WHAT IS BEING ASKED
Rewrite the lines below, putting "out-of-focus green stem" wherever "blurred green stem" occurs and changing nothing else.

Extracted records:
━━━━━━━━━━━━━━━━━━━━

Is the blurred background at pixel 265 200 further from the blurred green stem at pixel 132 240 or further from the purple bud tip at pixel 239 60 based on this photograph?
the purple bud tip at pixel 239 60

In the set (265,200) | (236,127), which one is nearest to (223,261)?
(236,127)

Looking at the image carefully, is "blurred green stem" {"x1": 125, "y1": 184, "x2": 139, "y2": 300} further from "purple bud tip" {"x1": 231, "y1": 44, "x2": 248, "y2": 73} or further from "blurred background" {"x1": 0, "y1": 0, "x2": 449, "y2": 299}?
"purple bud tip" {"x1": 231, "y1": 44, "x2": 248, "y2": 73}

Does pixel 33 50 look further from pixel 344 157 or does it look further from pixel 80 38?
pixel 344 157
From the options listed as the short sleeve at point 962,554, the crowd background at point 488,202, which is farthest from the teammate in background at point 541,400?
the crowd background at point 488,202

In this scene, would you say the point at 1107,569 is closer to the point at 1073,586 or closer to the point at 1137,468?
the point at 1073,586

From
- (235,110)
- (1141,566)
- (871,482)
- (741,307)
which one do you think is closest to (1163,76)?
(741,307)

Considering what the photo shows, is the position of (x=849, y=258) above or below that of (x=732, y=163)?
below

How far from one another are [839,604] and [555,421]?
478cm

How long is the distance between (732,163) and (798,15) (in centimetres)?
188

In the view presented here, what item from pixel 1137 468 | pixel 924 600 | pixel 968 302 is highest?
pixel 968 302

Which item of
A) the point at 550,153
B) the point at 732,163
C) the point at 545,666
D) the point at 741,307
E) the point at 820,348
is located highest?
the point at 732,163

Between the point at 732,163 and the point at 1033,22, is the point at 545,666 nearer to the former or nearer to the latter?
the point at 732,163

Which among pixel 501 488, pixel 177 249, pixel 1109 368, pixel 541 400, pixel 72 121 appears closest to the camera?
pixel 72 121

━━━━━━━━━━━━━━━━━━━━

OUTPUT FOR THIS TASK
Is the blurred background at pixel 265 200 further from the out-of-focus green stem at pixel 132 240 or further from the purple bud tip at pixel 239 60 based on this photograph?
the purple bud tip at pixel 239 60

In the set (265,200) | (236,127), which one is nearest to (223,261)?
(236,127)

Looking at the image carefully, is "out-of-focus green stem" {"x1": 125, "y1": 184, "x2": 139, "y2": 300} further from "purple bud tip" {"x1": 231, "y1": 44, "x2": 248, "y2": 73} or further from "blurred background" {"x1": 0, "y1": 0, "x2": 449, "y2": 299}?
"purple bud tip" {"x1": 231, "y1": 44, "x2": 248, "y2": 73}

Does pixel 33 50 look further from pixel 344 157 or does it look further from pixel 80 38?
pixel 344 157
From the options listed as the short sleeve at point 962,554, the crowd background at point 488,202, which is farthest from the teammate in background at point 541,400?
the crowd background at point 488,202

In this scene, would you say the point at 1107,569 is closer to the point at 1073,586 or closer to the point at 1137,468?
the point at 1073,586

From
- (235,110)
- (1141,566)
- (871,482)
- (741,307)
which one do you think is closest to (1163,76)?
(741,307)

Considering what the photo shows, is the position of (x=849, y=258) above or below that of (x=732, y=163)?
below

How far from one another are [839,604] and [555,421]?
478cm

How long is the distance between (732,163) and (798,15) (in centimetres)?
188

In the view presented here, what item from pixel 1137 468 | pixel 924 600 | pixel 968 302 is highest?
pixel 968 302

Which item of
A) the point at 550,153
B) the point at 732,163
C) the point at 545,666
D) the point at 741,307
E) the point at 820,348
is located highest?
the point at 732,163

Between the point at 732,163 and the point at 1033,22, is the point at 545,666 nearer to the former or nearer to the latter?
the point at 732,163

Which among pixel 501 488, pixel 177 249, pixel 1109 368, pixel 541 400, pixel 72 121 appears closest to the camera?
pixel 72 121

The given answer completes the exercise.